### TEXT SECTION
# Introduction and Descriptive Statistics

## Welcome to Statistics: Statistics in Everyday Life

Statistics isn't just something confined to textbooks or academic research. It's a fundamental tool for understanding and interpreting the world around us. We use statistical thinking and concepts constantly, from interpreting weather forecasts to understanding economic trends.

### Examples in Daily Conversations and News

The section highlights numerous examples of how statistics appear in everyday conversations and the news media:
*   **Weather Forecasts:** When a weather report says there's a 35% chance of rain, that probability is derived from statistical models analyzing historical weather data.
*   **Housing Affordability:**  News reports about rising housing costs rely on statistical analysis of real estate prices over time.
*   **Unemployment Rates:**  The unemployment rate is a key economic statistic, calculated by surveying a sample of the population. Statements about how the rate is changing (rising or falling) involve statistical comparisons.
*   **Job Market Trends:** Discussions about millennials' job preferences (e.g., seeking part-time work) are based on statistical surveys and analysis of employment data.

### SET TASK 1
Return the passage of the statistics introduction between "### Examples in" and "prices over time.", inclusive.
### SET TASK 2
According to the statistics introduction, how is the unemployment rate calculated?

### RECORDED INFORMATION
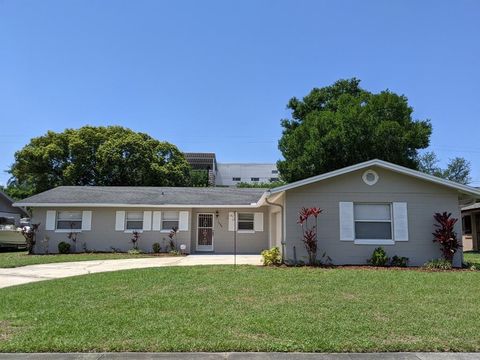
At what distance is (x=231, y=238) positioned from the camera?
20.4 meters

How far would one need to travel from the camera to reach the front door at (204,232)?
68.2 ft

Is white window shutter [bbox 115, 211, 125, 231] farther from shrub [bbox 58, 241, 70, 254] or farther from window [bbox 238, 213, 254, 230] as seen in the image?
window [bbox 238, 213, 254, 230]

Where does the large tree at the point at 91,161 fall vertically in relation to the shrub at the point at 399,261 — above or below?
above

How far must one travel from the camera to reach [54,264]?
597 inches

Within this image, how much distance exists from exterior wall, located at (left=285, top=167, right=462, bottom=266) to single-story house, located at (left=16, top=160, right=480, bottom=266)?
0.11ft

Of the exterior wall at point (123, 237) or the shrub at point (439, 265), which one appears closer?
the shrub at point (439, 265)

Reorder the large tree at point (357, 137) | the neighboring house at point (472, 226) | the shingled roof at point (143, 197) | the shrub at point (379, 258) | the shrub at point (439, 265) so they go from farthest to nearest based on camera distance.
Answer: the large tree at point (357, 137)
the neighboring house at point (472, 226)
the shingled roof at point (143, 197)
the shrub at point (379, 258)
the shrub at point (439, 265)

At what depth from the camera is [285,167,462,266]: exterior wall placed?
14055 millimetres

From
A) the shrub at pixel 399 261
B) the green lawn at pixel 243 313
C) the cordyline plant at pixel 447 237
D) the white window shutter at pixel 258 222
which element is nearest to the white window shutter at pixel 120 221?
the white window shutter at pixel 258 222

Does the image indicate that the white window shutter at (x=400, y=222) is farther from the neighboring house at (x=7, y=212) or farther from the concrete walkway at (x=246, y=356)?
the neighboring house at (x=7, y=212)

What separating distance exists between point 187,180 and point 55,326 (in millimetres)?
33027

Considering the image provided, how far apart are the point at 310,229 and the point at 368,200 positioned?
2.20m

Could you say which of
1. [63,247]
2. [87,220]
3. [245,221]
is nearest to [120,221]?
[87,220]

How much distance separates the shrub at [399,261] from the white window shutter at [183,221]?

### TASK SOLUTION 1
### Examples in Daily Conversations and News

The section highlights numerous examples of how statistics appear in everyday conversations and the news media:
*   **Weather Forecasts:** When a weather report says there's a 35% chance of rain, that probability is derived from statistical models analyzing historical weather data.
*   **Housing Affordability:**  News reports about rising housing costs rely on statistical analysis of real estate prices over time.

### TASK SOLUTION 2
It is calculated by surveying a sample of the population.